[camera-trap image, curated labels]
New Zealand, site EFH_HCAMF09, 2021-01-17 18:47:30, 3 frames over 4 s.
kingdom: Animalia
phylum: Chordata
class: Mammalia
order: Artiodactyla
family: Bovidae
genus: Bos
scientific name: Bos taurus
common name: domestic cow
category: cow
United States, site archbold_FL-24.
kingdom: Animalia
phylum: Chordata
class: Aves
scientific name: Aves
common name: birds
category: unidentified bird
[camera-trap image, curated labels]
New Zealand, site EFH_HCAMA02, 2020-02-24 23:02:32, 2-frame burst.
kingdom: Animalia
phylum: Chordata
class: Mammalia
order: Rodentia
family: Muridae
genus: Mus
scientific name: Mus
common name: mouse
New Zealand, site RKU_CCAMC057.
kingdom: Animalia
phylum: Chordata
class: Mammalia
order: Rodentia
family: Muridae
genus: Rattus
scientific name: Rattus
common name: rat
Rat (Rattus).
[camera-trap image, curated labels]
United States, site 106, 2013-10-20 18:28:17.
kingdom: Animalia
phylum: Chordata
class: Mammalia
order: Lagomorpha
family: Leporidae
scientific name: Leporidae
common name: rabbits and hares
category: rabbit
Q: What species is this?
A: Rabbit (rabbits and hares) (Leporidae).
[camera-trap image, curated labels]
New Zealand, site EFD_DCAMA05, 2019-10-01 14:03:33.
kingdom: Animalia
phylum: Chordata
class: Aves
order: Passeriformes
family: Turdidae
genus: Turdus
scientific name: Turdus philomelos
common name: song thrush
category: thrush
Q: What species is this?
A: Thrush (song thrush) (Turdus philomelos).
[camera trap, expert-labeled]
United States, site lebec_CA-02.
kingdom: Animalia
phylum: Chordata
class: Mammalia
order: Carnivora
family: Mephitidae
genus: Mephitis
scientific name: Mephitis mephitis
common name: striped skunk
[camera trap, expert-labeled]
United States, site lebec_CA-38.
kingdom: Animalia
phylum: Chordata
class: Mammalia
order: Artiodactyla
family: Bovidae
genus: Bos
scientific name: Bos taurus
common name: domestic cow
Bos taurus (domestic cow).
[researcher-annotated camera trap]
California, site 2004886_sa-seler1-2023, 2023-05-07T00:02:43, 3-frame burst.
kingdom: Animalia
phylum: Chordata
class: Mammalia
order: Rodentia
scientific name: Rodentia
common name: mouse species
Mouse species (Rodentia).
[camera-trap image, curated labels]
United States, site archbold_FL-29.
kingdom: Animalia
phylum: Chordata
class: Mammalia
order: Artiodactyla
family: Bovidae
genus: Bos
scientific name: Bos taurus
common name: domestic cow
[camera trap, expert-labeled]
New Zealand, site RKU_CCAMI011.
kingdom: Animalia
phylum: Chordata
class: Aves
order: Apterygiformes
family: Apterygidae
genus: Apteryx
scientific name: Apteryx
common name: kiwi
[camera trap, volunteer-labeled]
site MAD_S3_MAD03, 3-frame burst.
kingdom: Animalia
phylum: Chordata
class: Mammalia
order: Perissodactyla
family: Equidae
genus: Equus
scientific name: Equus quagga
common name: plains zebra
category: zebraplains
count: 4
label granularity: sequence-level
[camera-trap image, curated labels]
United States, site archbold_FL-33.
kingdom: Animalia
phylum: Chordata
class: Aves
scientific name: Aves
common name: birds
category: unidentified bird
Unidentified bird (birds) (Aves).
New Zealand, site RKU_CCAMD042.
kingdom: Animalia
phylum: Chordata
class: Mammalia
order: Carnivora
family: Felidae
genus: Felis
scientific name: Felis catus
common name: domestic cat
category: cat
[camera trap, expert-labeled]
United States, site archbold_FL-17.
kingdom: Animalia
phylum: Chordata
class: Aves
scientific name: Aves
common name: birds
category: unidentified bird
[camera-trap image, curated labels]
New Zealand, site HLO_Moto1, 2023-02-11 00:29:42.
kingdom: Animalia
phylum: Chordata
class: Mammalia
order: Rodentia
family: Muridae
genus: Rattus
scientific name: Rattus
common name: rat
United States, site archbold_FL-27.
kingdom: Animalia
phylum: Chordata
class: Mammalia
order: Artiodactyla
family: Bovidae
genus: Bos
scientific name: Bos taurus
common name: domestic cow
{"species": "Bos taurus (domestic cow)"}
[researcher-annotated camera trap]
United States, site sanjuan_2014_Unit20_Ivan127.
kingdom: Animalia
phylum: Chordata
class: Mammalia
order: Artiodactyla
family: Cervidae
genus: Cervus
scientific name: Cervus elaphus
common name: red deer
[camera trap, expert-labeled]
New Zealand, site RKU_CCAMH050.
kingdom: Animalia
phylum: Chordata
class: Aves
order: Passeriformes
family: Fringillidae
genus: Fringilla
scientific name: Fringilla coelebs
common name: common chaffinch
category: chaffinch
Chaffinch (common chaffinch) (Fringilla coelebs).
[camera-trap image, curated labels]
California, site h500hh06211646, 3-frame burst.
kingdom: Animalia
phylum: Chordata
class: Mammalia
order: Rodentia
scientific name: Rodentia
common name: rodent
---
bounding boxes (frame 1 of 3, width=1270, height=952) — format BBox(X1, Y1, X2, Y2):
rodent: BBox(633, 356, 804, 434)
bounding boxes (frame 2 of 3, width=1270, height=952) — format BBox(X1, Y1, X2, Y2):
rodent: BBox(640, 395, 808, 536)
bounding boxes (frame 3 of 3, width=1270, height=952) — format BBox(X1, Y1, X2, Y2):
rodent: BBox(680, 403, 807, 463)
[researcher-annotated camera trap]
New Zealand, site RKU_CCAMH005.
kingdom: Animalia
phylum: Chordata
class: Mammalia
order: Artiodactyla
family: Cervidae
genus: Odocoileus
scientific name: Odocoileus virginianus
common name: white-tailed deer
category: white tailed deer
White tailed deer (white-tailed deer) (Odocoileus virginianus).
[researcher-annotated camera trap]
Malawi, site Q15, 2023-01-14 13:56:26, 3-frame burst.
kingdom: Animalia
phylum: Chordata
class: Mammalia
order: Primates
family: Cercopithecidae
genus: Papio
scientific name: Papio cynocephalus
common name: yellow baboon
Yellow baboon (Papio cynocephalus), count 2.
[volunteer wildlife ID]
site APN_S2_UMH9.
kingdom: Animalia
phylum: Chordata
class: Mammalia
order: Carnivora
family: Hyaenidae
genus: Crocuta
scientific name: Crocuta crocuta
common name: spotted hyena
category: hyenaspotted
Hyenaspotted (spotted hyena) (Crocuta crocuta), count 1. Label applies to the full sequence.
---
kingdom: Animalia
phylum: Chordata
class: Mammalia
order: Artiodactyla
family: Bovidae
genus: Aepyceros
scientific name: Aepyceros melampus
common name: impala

TRY IT:
Recopy the whole listing exactly.

RESPONSE AREA:
[camera-trap image, curated labels]
New Zealand, site EFH_HCAMF09, 2021-01-17 18:47:30, 3 frames over 4 s.
kingdom: Animalia
phylum: Chordata
class: Mammalia
order: Artiodactyla
family: Bovidae
genus: Bos
scientific name: Bos taurus
common name: domestic cow
category: cow
United States, site archbold_FL-24.
kingdom: Animalia
phylum: Chordata
class: Aves
scientific name: Aves
common name: birds
category: unidentified bird
[camera-trap image, curated labels]
New Zealand, site EFH_HCAMA02, 2020-02-24 23:02:32, 2-frame burst.
kingdom: Animalia
phylum: Chordata
class: Mammalia
order: Rodentia
family: Muridae
genus: Mus
scientific name: Mus
common name: mouse
New Zealand, site RKU_CCAMC057.
kingdom: Animalia
phylum: Chordata
class: Mammalia
order: Rodentia
family: Muridae
genus: Rattus
scientific name: Rattus
common name: rat
Rat (Rattus).
[camera-trap image, curated labels]
United States, site 106, 2013-10-20 18:28:17.
kingdom: Animalia
phylum: Chordata
class: Mammalia
order: Lagomorpha
family: Leporidae
scientific name: Leporidae
common name: rabbits and hares
category: rabbit
Q: What species is this?
A: Rabbit (rabbits and hares) (Leporidae).
[camera-trap image, curated labels]
New Zealand, site EFD_DCAMA05, 2019-10-01 14:03:33.
kingdom: Animalia
phylum: Chordata
class: Aves
order: Passeriformes
family: Turdidae
genus: Turdus
scientific name: Turdus philomelos
common name: song thrush
category: thrush
Q: What species is this?
A: Thrush (song thrush) (Turdus philomelos).
[camera trap, expert-labeled]
United States, site lebec_CA-02.
kingdom: Animalia
phylum: Chordata
class: Mammalia
order: Carnivora
family: Mephitidae
genus: Mephitis
scientific name: Mephitis mephitis
common name: striped skunk
[camera trap, expert-labeled]
United States, site lebec_CA-38.
kingdom: Animalia
phylum: Chordata
class: Mammalia
order: Artiodactyla
family: Bovidae
genus: Bos
scientific name: Bos taurus
common name: domestic cow
Bos taurus (domestic cow).
[researcher-annotated camera trap]
California, site 2004886_sa-seler1-2023, 2023-05-07T00:02:43, 3-frame burst.
kingdom: Animalia
phylum: Chordata
class: Mammalia
order: Rodentia
scientific name: Rodentia
common name: mouse species
Mouse species (Rodentia).
[camera-trap image, curated labels]
United States, site archbold_FL-29.
kingdom: Animalia
phylum: Chordata
class: Mammalia
order: Artiodactyla
family: Bovidae
genus: Bos
scientific name: Bos taurus
common name: domestic cow
[camera trap, expert-labeled]
New Zealand, site RKU_CCAMI011.
kingdom: Animalia
phylum: Chordata
class: Aves
order: Apterygiformes
family: Apterygidae
genus: Apteryx
scientific name: Apteryx
common name: kiwi
[camera trap, volunteer-labeled]
site MAD_S3_MAD03, 3-frame burst.
kingdom: Animalia
phylum: Chordata
class: Mammalia
order: Perissodactyla
family: Equidae
genus: Equus
scientific name: Equus quagga
common name: plains zebra
category: zebraplains
count: 4
label granularity: sequence-level
[camera-trap image, curated labels]
United States, site archbold_FL-33.
kingdom: Animalia
phylum: Chordata
class: Aves
scientific name: Aves
common name: birds
category: unidentified bird
Unidentified bird (birds) (Aves).
New Zealand, site RKU_CCAMD042.
kingdom: Animalia
phylum: Chordata
class: Mammalia
order: Carnivora
family: Felidae
genus: Felis
scientific name: Felis catus
common name: domestic cat
category: cat
[camera trap, expert-labeled]
United States, site archbold_FL-17.
kingdom: Animalia
phylum: Chordata
class: Aves
scientific name: Aves
common name: birds
category: unidentified bird
[camera-trap image, curated labels]
New Zealand, site HLO_Moto1, 2023-02-11 00:29:42.
kingdom: Animalia
phylum: Chordata
class: Mammalia
order: Rodentia
family: Muridae
genus: Rattus
scientific name: Rattus
common name: rat
United States, site archbold_FL-27.
kingdom: Animalia
phylum: Chordata
class: Mammalia
order: Artiodactyla
family: Bovidae
genus: Bos
scientific name: Bos taurus
common name: domestic cow
{"species": "Bos taurus (domestic cow)"}
[researcher-annotated camera trap]
United States, site sanjuan_2014_Unit20_Ivan127.
kingdom: Animalia
phylum: Chordata
class: Mammalia
order: Artiodactyla
family: Cervidae
genus: Cervus
scientific name: Cervus elaphus
common name: red deer
[camera trap, expert-labeled]
New Zealand, site RKU_CCAMH050.
kingdom: Animalia
phylum: Chordata
class: Aves
order: Passeriformes
family: Fringillidae
genus: Fringilla
scientific name: Fringilla coelebs
common name: common chaffinch
category: chaffinch
Chaffinch (common chaffinch) (Fringilla coelebs).
[camera-trap image, curated labels]
California, site h500hh06211646, 3-frame burst.
kingdom: Animalia
phylum: Chordata
class: Mammalia
order: Rodentia
scientific name: Rodentia
common name: rodent
---
bounding boxes (frame 1 of 3, width=1270, height=952) — format BBox(X1, Y1, X2, Y2):
rodent: BBox(633, 356, 804, 434)
bounding boxes (frame 2 of 3, width=1270, height=952) — format BBox(X1, Y1, X2, Y2):
rodent: BBox(640, 395, 808, 536)
bounding boxes (frame 3 of 3, width=1270, height=952) — format BBox(X1, Y1, X2, Y2):
rodent: BBox(680, 403, 807, 463)
[researcher-annotated camera trap]
New Zealand, site RKU_CCAMH005.
kingdom: Animalia
phylum: Chordata
class: Mammalia
order: Artiodactyla
family: Cervidae
genus: Odocoileus
scientific name: Odocoileus virginianus
common name: white-tailed deer
category: white tailed deer
White tailed deer (white-tailed deer) (Odocoileus virginianus).
[researcher-annotated camera trap]
Malawi, site Q15, 2023-01-14 13:56:26, 3-frame burst.
kingdom: Animalia
phylum: Chordata
class: Mammalia
order: Primates
family: Cercopithecidae
genus: Papio
scientific name: Papio cynocephalus
common name: yellow baboon
Yellow baboon (Papio cynocephalus), count 2.
[volunteer wildlife ID]
site APN_S2_UMH9.
kingdom: Animalia
phylum: Chordata
class: Mammalia
order: Carnivora
family: Hyaenidae
genus: Crocuta
scientific name: Crocuta crocuta
common name: spotted hyena
category: hyenaspotted
Hyenaspotted (spotted hyena) (Crocuta crocuta), count 1. Label applies to the full sequence.
---
kingdom: Animalia
phylum: Chordata
class: Mammalia
order: Artiodactyla
family: Bovidae
genus: Aepyceros
scientific name: Aepyceros melampus
common name: impala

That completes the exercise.